The word “evacuation” should not be allowed when discussing Indian Point. Not when 20 million mostly panic-stricken people would be trying to leave the 78 square miles around the plant all at the same time.

You can’t evacuate an area when the evacuation routes are clogged. Ever notice what happens on Route 17 when two cars smack each other in Sloatsburg during the morning commute? The backup builds quickly and there’s no way out. And that’s just for a jam of a few hundred cars. Now picture that traffic knot with thousands upon thousands of cars trying to escape.

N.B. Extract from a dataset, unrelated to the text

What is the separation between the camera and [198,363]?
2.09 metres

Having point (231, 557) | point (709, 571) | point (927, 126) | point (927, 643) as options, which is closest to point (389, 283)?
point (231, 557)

Indian Point needs to be taken more seriously by people like me – people who have managed not to think much about it lately. It needs to be always in the public consciousness. Remember, most of us never heard of Three Mile Island, Chernobyl and Fukushima until they blew.

And may I offer a piece of gratuitous advice for nuclear regulators: Before that license extension is considered, I suggest that the officers and directors of Entergy be required to move – with their spouses and their children – to Buchanan, N.Y., home of Indian Point.

I’m sure this has been suggested before. It’s time to suggest it again.